Supply is the quantity of goods that producers are willing and able to sell at alternative prices in a given period, ceteris paribus.

The determinants of supply include:

  • Technology

  • Factor costs

  • Other goods

  • Taxes

  • Expectations

  • Number of sellers

Word processors, for example, are a technological improvement over standard typewriters. By making it easier to “produce” typing, they induce people to supply more typing services at every price.

When tax rates are high, people get to keep less of the income they earn. This reduction in after-tax income may make some people less willing to supply goods and services.

Expectations are also important. If you expect higher prices, lower costs, or reduced taxes, you may be more willing to perfect your skills. On the other hand, if you have bad expectations about future, you may find something else to do.

Supply shifts when the determinants change.

The law of supply states that the quantity of a good supplied in a given time period increases as its price increases, ceteris paribus.

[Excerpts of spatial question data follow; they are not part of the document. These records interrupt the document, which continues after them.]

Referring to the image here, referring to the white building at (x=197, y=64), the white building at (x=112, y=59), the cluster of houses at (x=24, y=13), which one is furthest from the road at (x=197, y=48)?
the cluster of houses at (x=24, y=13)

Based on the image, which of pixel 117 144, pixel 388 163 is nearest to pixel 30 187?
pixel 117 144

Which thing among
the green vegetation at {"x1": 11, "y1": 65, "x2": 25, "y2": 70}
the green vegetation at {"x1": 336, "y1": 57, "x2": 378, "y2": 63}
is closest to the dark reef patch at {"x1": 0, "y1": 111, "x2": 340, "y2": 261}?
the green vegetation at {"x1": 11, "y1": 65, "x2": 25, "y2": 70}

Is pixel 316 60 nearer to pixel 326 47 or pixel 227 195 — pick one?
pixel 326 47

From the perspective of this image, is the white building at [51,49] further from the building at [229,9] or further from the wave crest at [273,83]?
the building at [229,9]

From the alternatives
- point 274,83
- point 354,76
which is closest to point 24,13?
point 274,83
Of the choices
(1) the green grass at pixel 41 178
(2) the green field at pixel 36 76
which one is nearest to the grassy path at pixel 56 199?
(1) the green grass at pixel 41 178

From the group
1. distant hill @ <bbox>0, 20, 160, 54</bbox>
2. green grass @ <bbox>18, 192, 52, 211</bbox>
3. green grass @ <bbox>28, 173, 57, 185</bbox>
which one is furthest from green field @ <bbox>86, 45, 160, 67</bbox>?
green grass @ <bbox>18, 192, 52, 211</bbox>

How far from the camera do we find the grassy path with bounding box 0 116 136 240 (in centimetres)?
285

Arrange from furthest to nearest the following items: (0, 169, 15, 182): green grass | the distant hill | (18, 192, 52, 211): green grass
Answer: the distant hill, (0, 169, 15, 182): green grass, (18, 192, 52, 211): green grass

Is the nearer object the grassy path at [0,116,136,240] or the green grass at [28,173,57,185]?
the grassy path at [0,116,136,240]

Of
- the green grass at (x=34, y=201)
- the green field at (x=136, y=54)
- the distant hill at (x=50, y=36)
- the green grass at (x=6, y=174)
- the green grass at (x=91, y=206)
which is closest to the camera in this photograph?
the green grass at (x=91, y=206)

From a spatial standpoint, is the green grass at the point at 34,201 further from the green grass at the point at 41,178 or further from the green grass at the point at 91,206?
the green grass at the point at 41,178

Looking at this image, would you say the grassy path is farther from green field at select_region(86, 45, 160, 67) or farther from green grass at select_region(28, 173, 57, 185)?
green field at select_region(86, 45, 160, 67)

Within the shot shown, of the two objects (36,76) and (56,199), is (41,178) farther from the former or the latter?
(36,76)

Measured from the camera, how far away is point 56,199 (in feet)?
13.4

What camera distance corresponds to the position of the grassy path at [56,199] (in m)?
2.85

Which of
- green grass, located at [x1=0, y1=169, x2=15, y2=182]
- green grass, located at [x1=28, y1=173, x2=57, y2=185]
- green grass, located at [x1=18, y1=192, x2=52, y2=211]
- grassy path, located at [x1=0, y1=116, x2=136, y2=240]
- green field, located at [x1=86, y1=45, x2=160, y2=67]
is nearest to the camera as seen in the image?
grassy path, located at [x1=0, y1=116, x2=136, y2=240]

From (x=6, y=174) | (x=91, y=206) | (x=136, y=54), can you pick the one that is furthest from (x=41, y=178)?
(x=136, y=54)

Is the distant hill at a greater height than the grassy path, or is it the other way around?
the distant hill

Why does the quantity of a product supplied change if its price rises or falls? The answer is that producers supply things to make a profit. The higher the price, the greater the incentive to produce and sell the product.

According to the law of supply the general form of a supply curve is upward sloping and it indicates that larger quantities will be offered at higher prices. An increase in supply implies a rightward shift of the supply curve.

The point where the supply curve and demand curve intersect is the equilibrium (market) price. Thus, equilibrium or market price is the price at which the quantity of a good demanded in a given time period equals the quantity supplied.

At any higher price there will be a surplus – the quantity supplied exceeds the quantity demanded and at any lower price a shortage – the quantity demanded exceeds the quantity supplied at a given price. Only the equilibrium price clears the market. At that price, everyone who is willing to buy may do so, and everyone who wants to sell at that price may do so.

Shifts in demand or supply will affect market price. When everything else is held constant, an increase in demand will result in an increase in market price, and vice versa. Similarly, an increase in supply will result in a decrease in price, and vice versa.

Vocabulary notes:

to induce – змушувати, спонукати, схиляти до чогось, стимулювати

after-tax income – дохід після сплати податку

equilibrium – рівновага

upward sloping – похила направлена догори

surplus (Syn. excess) – надлишок

shortage (Syn. lack) – нестача, дефіцит

XII. Answer the following questions.

1. What is supply?

2. What are the determinants of supply?

3. What does the law of supply state?

4. What is the general form of a supply curve? What does it mean?

5. What is market price?

6. How do shifts in demand and supply affect prices?